Post-Conference Perspectives: RxPONDER, SABCS 2020 - Episode 1
Experts in breast cancer provide a historic perspective on the use of the Oncotype DX recurrence score (RS) in patients with HR+, HER- breast cancer and review practical implications from the TAILORx trial.
Priyanka Sharma, MD: Oncotype DX is one of the multigene assays that is utilized for this decision-making. Earlier data for the Oncotype DX recurrence score came from prospective retrospective trials. The clinical utility was really established by the TAILORx study, which demonstrated that for patients with lymph node-negative, hormone receptor-positive, HER2-negative breast cancer, those who had a recurrence score between 11 and 25 and were taking chemotherapy as well as endocrine therapy, versus endocrine therapy alone, did not show improvement in all comers. In subgroup analysis, it was shown that in patients younger than 50, there might be some benefits of chemotherapy, especially for those who had a recurrence score greater than 16 up to 25. That’s the landscape regarding the utility of Oncotype and why it’s widely used in decision-making for patients with hormone receptor-positive, HER2-negative breast cancer, especially those with lymph node-negative breast cancer.
Lajos Pusztai, MD, PhD: The TAILORx trial was conducted between 2006 and 2010, and asked an important clinical question at that time: do patients with ER-positive breast cancer, early stage disease, lymph node-negative, who had a recurrence score between 11 and 25, benefit from the addition of chemotherapy to their adjuvant endocrine treatment? By this time, there was a fairly good consensus that a recurrence score of less than 11 predicts a very good prognosis. Those patients could be safely spared from chemotherapy. At the other end of the spectrum, patients with a recurrence score greater than 25 had a high risk of recurrence. Multiple, smaller, more randomized studies and retrospective analysis of randomized trials showed that they do benefit significantly from adjuvant chemotherapy. However, a very large proportion of ER-positive patients fall into the middle, in the recurrence score category of between 11 and 25, and their benefit from chemotherapy was not clear, or unknown at that time.
TAILORx randomized 6000 patients to chemotherapy plus endocrine therapy or endocrine therapy alone, and the results were announced in 2018. It showed resoundingly that overall, there is no benefit from adjuvant chemotherapy in this recurrence score group. However, there was a very strong and significant interaction with age. Patients who were 50 or younger had a significant benefit from adjuvant chemotherapy. This benefit was seen across all recurrence score categories above 16. Below 16, between 11 and 15, the prognosis of the patients was outstanding. The benefits from chemotherapy were minuscule, nonsignificant, and clinically irrelevant. This study changed practice; it established the value of adjuvant chemotherapy for younger women with lymph node-negative disease, but the recurrence score had to be between 16 and 25. It also showed that as the recurrence score increases, the prognosis gets worse, and therefore, the absolute benefit from the chemotherapy increases. In other words, a woman with a recurrence score of 16 gained a little bit of benefit from chemotherapy. Women with a recurrence score of 25 gained much more benefit, absolute benefit, from adjuvant chemotherapy.

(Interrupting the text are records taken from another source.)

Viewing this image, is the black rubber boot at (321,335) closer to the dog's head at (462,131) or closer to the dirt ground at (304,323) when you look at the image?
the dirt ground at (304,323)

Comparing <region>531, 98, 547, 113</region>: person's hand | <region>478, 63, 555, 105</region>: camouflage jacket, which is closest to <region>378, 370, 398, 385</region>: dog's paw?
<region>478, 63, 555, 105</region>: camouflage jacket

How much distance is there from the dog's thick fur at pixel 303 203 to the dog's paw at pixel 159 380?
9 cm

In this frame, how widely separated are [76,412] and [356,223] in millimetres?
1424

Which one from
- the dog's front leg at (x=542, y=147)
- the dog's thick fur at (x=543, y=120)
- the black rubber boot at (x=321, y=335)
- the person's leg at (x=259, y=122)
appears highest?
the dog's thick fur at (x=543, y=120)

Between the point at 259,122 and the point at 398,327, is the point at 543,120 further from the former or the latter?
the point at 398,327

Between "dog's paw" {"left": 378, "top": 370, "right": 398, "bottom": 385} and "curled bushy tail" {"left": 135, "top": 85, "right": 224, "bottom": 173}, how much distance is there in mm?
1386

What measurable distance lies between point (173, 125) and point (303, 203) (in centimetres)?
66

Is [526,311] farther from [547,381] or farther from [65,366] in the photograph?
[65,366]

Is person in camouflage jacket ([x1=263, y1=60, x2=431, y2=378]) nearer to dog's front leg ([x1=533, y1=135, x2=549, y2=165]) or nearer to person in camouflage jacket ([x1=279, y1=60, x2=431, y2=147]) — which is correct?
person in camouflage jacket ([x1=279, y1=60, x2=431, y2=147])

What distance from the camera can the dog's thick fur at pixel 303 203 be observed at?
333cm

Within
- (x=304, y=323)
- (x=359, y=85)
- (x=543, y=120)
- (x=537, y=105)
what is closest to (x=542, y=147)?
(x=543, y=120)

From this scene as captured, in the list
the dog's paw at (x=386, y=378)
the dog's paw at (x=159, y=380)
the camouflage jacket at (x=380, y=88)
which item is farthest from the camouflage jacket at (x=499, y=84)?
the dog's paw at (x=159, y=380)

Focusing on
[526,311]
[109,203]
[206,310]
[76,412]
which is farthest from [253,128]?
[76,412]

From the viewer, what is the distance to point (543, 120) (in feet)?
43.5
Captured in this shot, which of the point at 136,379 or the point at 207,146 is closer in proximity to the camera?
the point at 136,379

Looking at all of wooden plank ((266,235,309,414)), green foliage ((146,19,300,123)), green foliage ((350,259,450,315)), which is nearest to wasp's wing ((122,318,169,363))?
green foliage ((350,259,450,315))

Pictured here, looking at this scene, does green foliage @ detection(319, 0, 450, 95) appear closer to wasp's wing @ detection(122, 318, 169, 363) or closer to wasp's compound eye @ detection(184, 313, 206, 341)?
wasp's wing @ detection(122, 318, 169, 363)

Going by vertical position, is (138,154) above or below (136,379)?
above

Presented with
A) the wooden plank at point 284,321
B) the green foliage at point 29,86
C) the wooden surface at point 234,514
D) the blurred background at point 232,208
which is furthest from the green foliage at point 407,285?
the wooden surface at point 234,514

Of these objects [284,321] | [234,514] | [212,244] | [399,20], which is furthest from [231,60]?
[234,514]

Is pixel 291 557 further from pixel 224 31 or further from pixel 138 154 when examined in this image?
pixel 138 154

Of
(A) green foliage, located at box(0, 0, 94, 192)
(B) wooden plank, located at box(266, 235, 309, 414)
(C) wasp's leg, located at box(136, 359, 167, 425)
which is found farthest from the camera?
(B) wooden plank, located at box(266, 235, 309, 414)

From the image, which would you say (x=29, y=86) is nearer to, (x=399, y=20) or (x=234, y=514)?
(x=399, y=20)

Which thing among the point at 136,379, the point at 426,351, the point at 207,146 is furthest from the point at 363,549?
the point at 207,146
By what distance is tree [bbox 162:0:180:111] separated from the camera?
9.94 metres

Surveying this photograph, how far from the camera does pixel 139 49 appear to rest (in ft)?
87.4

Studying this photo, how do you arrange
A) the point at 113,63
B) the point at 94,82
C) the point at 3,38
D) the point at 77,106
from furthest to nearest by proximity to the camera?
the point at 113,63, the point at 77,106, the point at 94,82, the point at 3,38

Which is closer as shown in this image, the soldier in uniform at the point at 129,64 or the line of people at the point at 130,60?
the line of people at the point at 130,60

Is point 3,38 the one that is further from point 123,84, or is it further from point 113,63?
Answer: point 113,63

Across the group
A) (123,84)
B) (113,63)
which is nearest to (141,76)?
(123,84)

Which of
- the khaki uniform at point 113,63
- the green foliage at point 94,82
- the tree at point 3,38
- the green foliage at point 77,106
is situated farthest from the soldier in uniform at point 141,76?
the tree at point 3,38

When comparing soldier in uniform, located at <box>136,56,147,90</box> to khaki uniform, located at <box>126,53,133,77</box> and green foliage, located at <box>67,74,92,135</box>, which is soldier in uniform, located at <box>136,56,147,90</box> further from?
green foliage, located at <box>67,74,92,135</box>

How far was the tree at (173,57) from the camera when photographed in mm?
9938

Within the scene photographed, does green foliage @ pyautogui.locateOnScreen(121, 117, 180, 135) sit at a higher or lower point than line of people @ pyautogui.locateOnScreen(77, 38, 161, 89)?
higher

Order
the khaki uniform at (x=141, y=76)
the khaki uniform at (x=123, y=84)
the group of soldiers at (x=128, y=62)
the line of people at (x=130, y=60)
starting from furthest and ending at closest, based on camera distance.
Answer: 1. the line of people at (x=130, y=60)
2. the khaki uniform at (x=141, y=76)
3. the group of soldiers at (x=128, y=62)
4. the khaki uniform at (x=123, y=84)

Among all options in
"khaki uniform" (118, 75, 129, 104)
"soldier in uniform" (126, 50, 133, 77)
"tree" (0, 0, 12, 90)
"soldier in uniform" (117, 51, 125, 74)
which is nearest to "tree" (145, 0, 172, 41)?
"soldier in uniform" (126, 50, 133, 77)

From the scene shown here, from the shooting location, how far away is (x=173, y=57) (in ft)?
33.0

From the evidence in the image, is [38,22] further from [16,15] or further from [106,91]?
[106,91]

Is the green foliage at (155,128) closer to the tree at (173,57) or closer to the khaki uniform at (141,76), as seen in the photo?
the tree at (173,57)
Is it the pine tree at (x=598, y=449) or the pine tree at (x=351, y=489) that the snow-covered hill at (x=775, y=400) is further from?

Based on this result, recurrence score gained quite a broad acceptance. I think today, and for the past several years, the recurrence score, or a similar molecular assay, is broadly used in most patients who have lymph node-negative disease. It also started to be used, although with less data, in patients with 1 to 3 positive lymph nodes.
This is standard of care today, to run a recurrence score or a similar molecular assay for most women who have lymph node-negative disease, and have a tumor size of between 1 and 5 cm.
It’s a very important question, how risk is defined and how the clinical risk factors complement the molecular risk factors, such as the recurrence score. It’s important to understand that prognostic risk is determined by multiple individual variables that are oftentimes unrelated to each other. A set of them relates to the anatomical and pathological features of the tumor, such as the tumor size, the number of lymph nodes involved, the histological grade, age, and to some extent, the lymphovascular invasion. These are called clinical risk variables, and the best way to determine the clinical risk is when we integrate these.
There are multivariate models that perform better than just physicians’ judgment because they are more objective and integrate these various variables in a mathematically correct way. One that has been broadly used is the PREDICT assay, a free web tool from the United Kingdom. There are other methods as well that combine tumor size and lymph node status to make a prediction about anatomical risk. Molecular assays complement this. The most accurate risk prediction is relying on a combination of both the recurrence score or a similar genomic essay, and the anatomical variables, such as tumor size and nodal status. Some of the assays, such as the Prosigna assay, incorporate tumor size to make a prediction from the beginning. The recurrence score does not take into account any anatomical variables, which are the molecular features of the tumor. However, the recurrence score can be integrated with tumor size to arrive at a more precise risk estimate for recurrence and estimation of the absolute benefit that a woman would get from chemotherapy. That’s called RSClin. This is a free tool that’s available at the website of Exact Sciences Corporation, the company that produces the recurrence score assay.